Render all of the data below as a two-column CSV with the columns input and output, one row per answer: put the wording that precedes each answer in input and the answer itself in output, each in a single quoted field with line breaks replaced by spaces. Leave the pictures out.

-------------------------

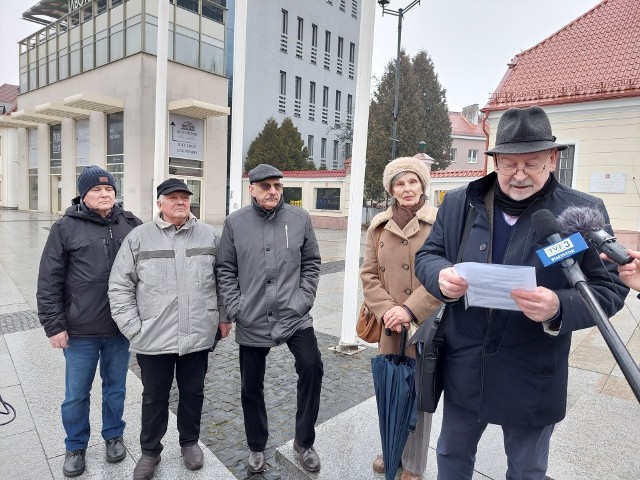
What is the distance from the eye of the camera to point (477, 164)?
137ft

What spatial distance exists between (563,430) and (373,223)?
2.10m

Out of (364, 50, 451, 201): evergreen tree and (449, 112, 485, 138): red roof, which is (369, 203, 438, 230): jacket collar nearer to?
(364, 50, 451, 201): evergreen tree

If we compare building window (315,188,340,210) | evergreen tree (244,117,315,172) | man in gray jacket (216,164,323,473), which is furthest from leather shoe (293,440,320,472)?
evergreen tree (244,117,315,172)

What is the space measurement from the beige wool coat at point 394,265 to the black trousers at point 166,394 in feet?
3.85

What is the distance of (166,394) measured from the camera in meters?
2.84

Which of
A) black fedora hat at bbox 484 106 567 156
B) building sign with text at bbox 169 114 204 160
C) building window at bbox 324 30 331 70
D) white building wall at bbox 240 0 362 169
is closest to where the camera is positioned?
black fedora hat at bbox 484 106 567 156

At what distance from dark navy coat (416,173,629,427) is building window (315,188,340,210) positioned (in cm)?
1995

-------------------------

## Task output:
input,output
"What is the distance from the eye of the camera to point (477, 164)?","137ft"
"What spatial distance exists between (563,430) and (373,223)?","2.10m"
"Out of (364, 50, 451, 201): evergreen tree and (449, 112, 485, 138): red roof, which is (369, 203, 438, 230): jacket collar nearer to?","(364, 50, 451, 201): evergreen tree"
"If we compare building window (315,188,340,210) | evergreen tree (244,117,315,172) | man in gray jacket (216,164,323,473), which is furthest from leather shoe (293,440,320,472)?","evergreen tree (244,117,315,172)"
"What is the space measurement from the beige wool coat at point 394,265 to the black trousers at point 166,394 in feet?","3.85"
"What is the distance of (166,394) measured from the camera in meters?","2.84"
"Which of A) black fedora hat at bbox 484 106 567 156 B) building sign with text at bbox 169 114 204 160 C) building window at bbox 324 30 331 70 D) white building wall at bbox 240 0 362 169 is closest to where the camera is positioned?","black fedora hat at bbox 484 106 567 156"
"At what distance from dark navy coat (416,173,629,427) is building window (315,188,340,210) positioned (in cm)?","1995"